What Is Considered Plus Size Pregnancy

You may have found yourself wondering what is considered “plus size pregnancy.”

Reality TV shows on networks like TLC sensationalize pregnancy in a larger body. So it can be easy to assume that a small percentage of people are plus size during pregnancy, but you”d be mistaken.

So, let’s talk about it!

Considered Plus Size Pregnancy

How do we define “plus size”?

The dictionary tells us that “plus size” relates to clothing sizes above standard ranges. Spoiler alert: there’s a historical reason for that, and that means the definition has changed over time.

The first use of the term “plus size” was by the famous American fashion brand Lane Bryant in the 1920s.

In the 1980s, many retailers started using the words “plus size” for clothing sizes 14 and above.

Today, the average size woman in the United States is considered a size 16-18. Plus size clothing starts at a size 18 or 1X for most retailers. That’s just for clothing size, though. We also need to look at the term as it refers to bodies!

When did plus size become a term for body size?

Flashback to 1985, the National Institutes of Health started using the Body Mass Index (BMI) to define obesity.

Obesity is from the Latin word obesus, meaning “having eaten until fat.” It’s a word many find offensive, but it’s hard to escape as it’s commonly used in the medical field and in the media.

When we look at the problematic BMI chart, we can see that the obesity classification begins at 30. People whose height and weight, when entered into the BMI formula, came out at or above 30 were called “obese.” And that’s how it was for a while, and continues to be a word used by health professionals.

With the rise of blogs and social media in the early 2000s, the decades-long work of fat activists became amplified.

One strong message that came across was that people in bigger bodies don’t really like to be called “obese.” So, people started commonly using different words to describe their body size: from chubby, thick, and fat, to plus size.

And that’s how we went from a term describing clothing size to one also used to describe a body size.

So, if you have a BMI of 30 or above, you’re considered to have a plus size pregnancy.

It’s important to note that BMI does not accurately measure a person’s health or fitness level.

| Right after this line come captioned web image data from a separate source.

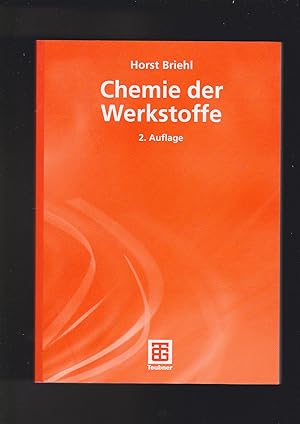 Bild des Verkufers fr Horst Briehl, Chemie der Werkstoffe / 2. Auflage zum Verkauf von sonntago DE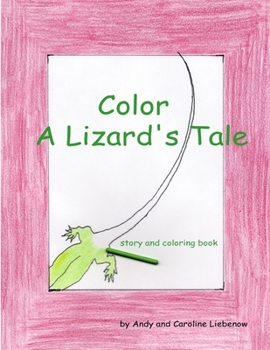 Paperback Color A Lizard's Tale Book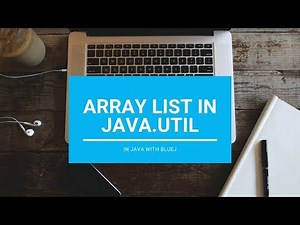 Array List In java.util - Core Java || With BlueJ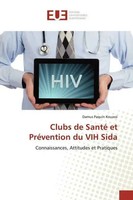 Clubs De Santé Et PréVention Du VIH Sida Connaissances, Attitudes Et Pratiques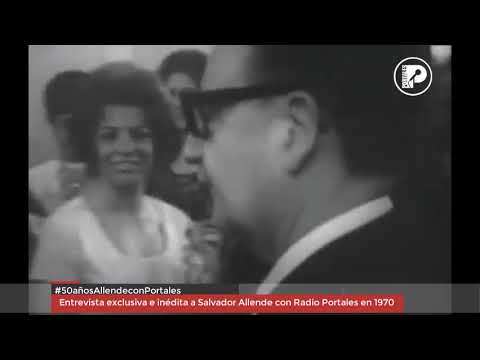 Entrevista exclusiva e inédita a Salvador Allende con Radio Portales en 1970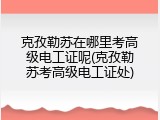 克孜勒苏在哪里考高级电工证呢(克孜勒苏考高级电工证处)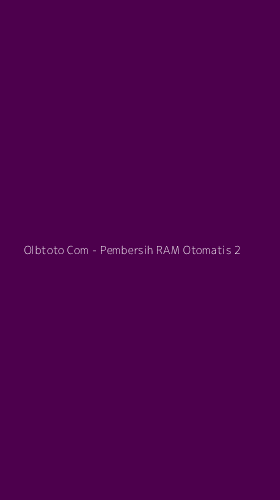 Tampilan Antarmuka Aplikasi Olbtoto Com - Pembersih RAM Otomatis - 2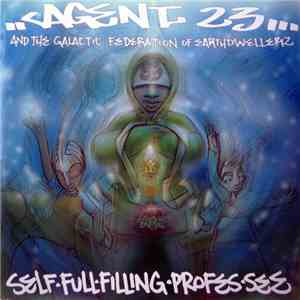 Agent 23 And The Galactic Federation Of Earthdwellerz - Self Fullfilling Professee
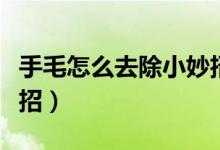手毛怎么去除小妙招男生（手毛怎么去除小妙招）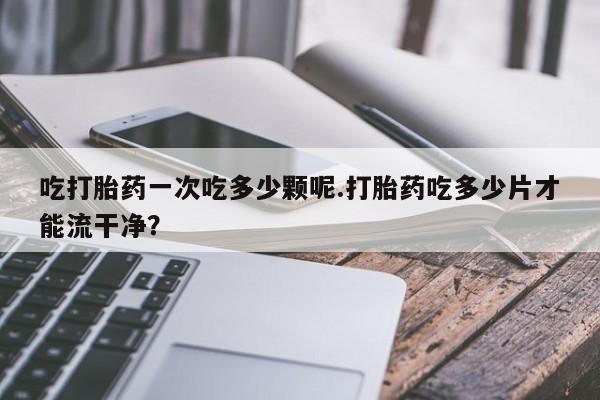 打胎药在线购买方式吃打胎药一次吃多少颗呢.打胎药吃多少片才能流干净？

It does not consider factors such as muscle mass, body composition, sex, or race. Additionally, each person’s individual health needs and risks may vary, regardless of their BMI.

Do many people have a plus size pregnancy?

The short answer? Yes.

About 60% of people of childbearing age who can become pregnant have a BMI classification above “normal.” And of that, 39.7% of people have a BMI above 30.

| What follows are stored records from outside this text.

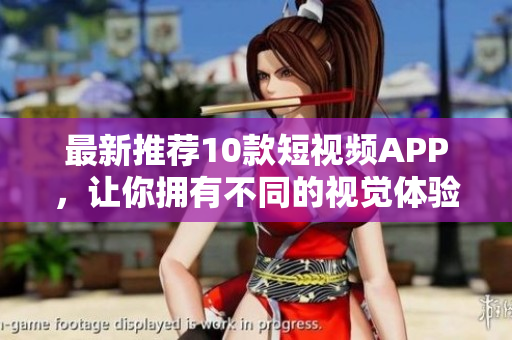 最新推荐10款短视频APP，让你拥有不同的视觉体验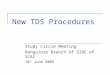 New TDS Procedures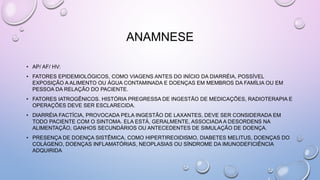 ANAMNESE
• AP/ AF/ HV:
• FATORES EPIDEMIOLÓGICOS, COMO VIAGENS ANTES DO INÍCIO DA DIARRÉIA, POSSÍVEL
EXPOSIÇÃO A ALIMENTO OU ÁGUA CONTAMINADA E DOENÇAS EM MEMBROS DA FAMÍLIA OU EM
PESSOA DA RELAÇÃO DO PACIENTE.
• FATORES IATROGÊNICOS. HISTÓRIA PREGRESSA DE INGESTÃO DE MEDICAÇÕES, RADIOTERAPIA E
OPERAÇÕES DEVE SER ESCLARECIDA.
• DIARRÉIA FACTÍCIA, PROVOCADA PELA INGESTÃO DE LAXANTES, DEVE SER CONSIDERADA EM
TODO PACIENTE COM O SINTOMA. ELA ESTÁ, GERALMENTE, ASSOCIADA A DESORDENS NA
ALIMENTAÇÃO, GANHOS SECUNDÁRIOS OU ANTECEDENTES DE SIMULAÇÃO DE DOENÇA.
• PRESENÇA DE DOENÇA SISTÊMICA, COMO HIPERTIREOIDISMO, DIABETES MELITUS, DOENÇAS DO
COLÁGENO, DOENÇAS INFLAMATÓRIAS, NEOPLASIAS OU SÍNDROME DA IMUNODEFICIÊNCIA
ADQUIRIDA
 
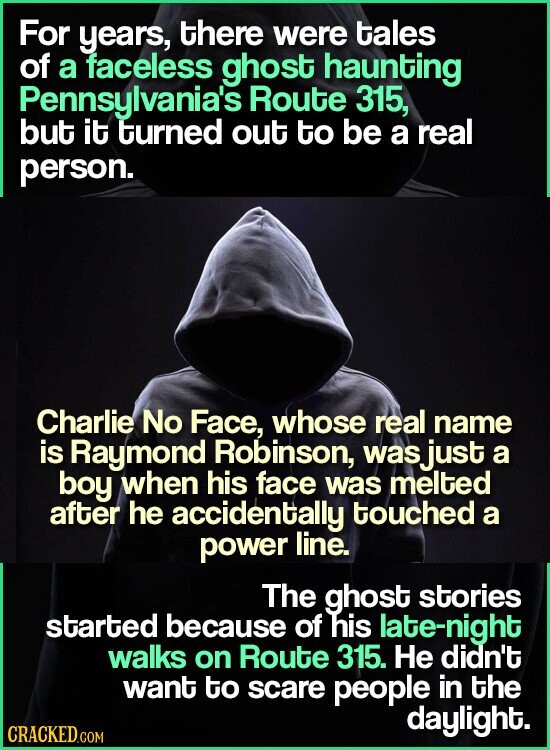 For years, there were tales of a faceless ghost haunting Pennsylvania's Route 315, but it turned out to be a real person. Charlie No Face, whose real name is Raymond Robinson, wasjust a boy when his face was melted after he accidentally touched a power line. The ghost stories started because of his late-night walks on Route 315. Не didn't want to scare people in the daylight. CRACKED.COM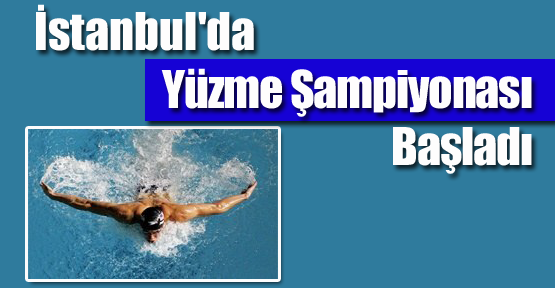 İstanbul'da Yüzme Şampiyonası başladı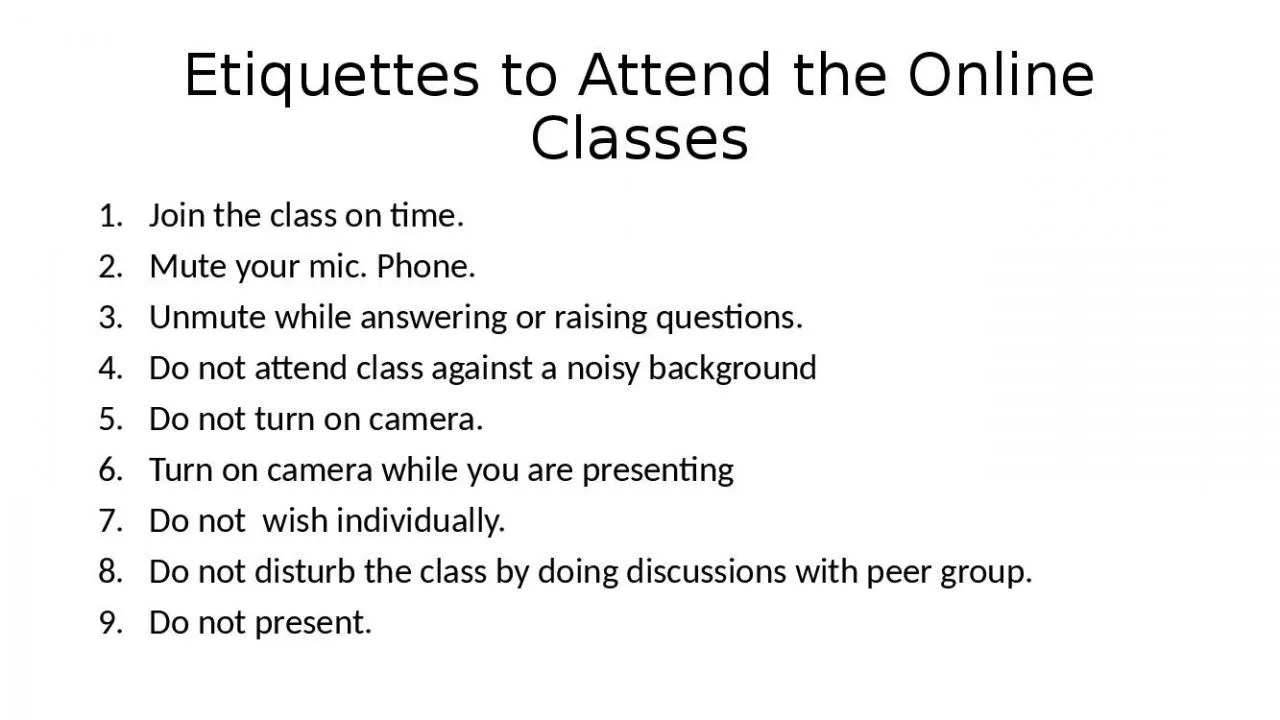 PPT-Etiquettes to Attend the Online Classes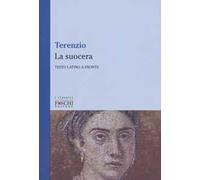 La suocera. Testo latino a fronte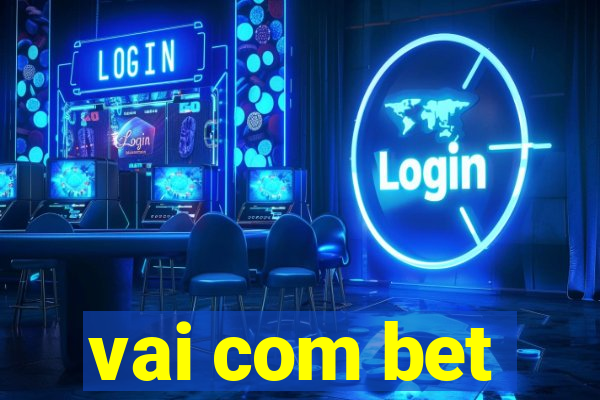 vai com bet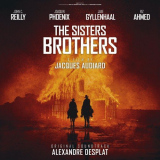 Alexandre Desplat - The Sisters Brothers (Original Motion Picture Soundtrack) '2018
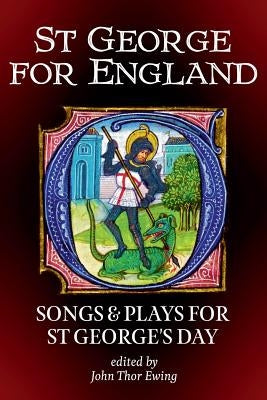 St George for England: Songs and Plays for St George's Day by Ewing, John Thor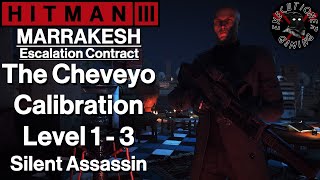 Hitman 3: Marrakesh - Escalation Contract - The Cheveyo Calibration Level 1-3 - Silent Assassin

So, we’re looking at a pretty significant percentage, and that’s why we need to address weight bias in maternity care and demystify common assumptions about what larger bodies are capable of during pregnancy.

The research overwhelmingly shows that plus size people do have healthy pregnancies and babies!

What terms define body size during pregnancy?

The language we use when we talk about body size matters. As we shared, most people don’t like the word obese, so you won’t see it listed below.

Common terms for pregnancy with a BMI above 30:

  • plus size pregnancy
  • plus sized pregnancy
  • fat and pregnant
  • pregnancy in a larger body/bigger body
  • pregnancy in higher-weight body/bodies
  • pregnant people of size
  • pregnant women of size

When discussing your body, you can use whatever term you’d like – or none of the above!

When addressing someone else’s body, listen to their language when they talk about their own body first. Then, ask what language they prefer. And most importantly, be weight-neutral whenever possible.

We hope you now have a clear understanding of what is considered “plus size pregnancy.” And remember, people of all sizes should receive compassion and support throughout pregnancy and parenthood!